— Start Dataset extract —

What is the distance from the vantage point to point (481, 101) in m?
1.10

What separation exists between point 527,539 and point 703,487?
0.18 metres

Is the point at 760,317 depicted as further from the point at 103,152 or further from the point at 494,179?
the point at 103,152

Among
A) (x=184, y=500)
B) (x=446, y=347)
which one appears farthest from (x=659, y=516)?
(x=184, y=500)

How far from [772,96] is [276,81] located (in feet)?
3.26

— End Dataset extract —
— Start Dataset extract —

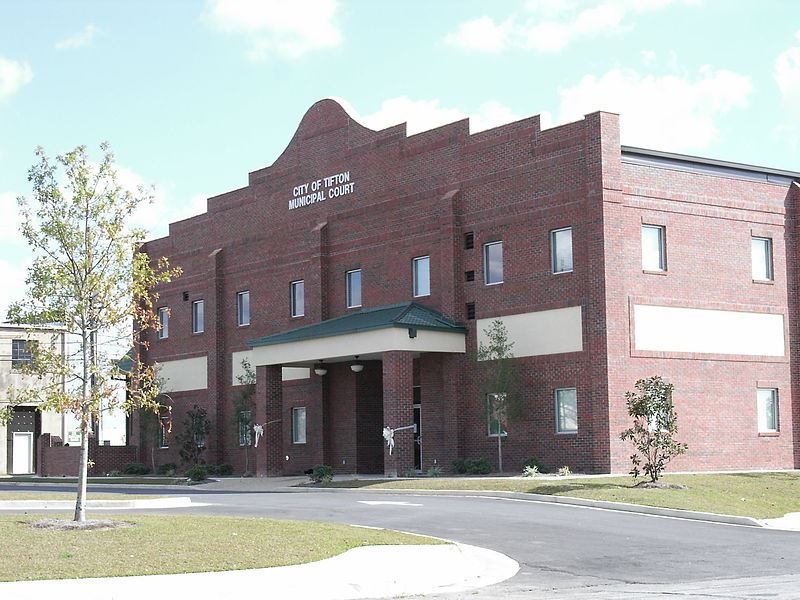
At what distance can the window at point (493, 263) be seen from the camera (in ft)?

— End Dataset extract —

▶ [Job]: Pick out and copy every line of the entries above that contains the word "from".

▶ [Output]:
What is the distance from the vantage point to point (481, 101) in m?
Is the point at 760,317 depicted as further from the point at 103,152 or further from the point at 494,179?
which one appears farthest from (x=659, y=516)?
How far from [772,96] is [276,81] located (in feet)?
At what distance can the window at point (493, 263) be seen from the camera (in ft)?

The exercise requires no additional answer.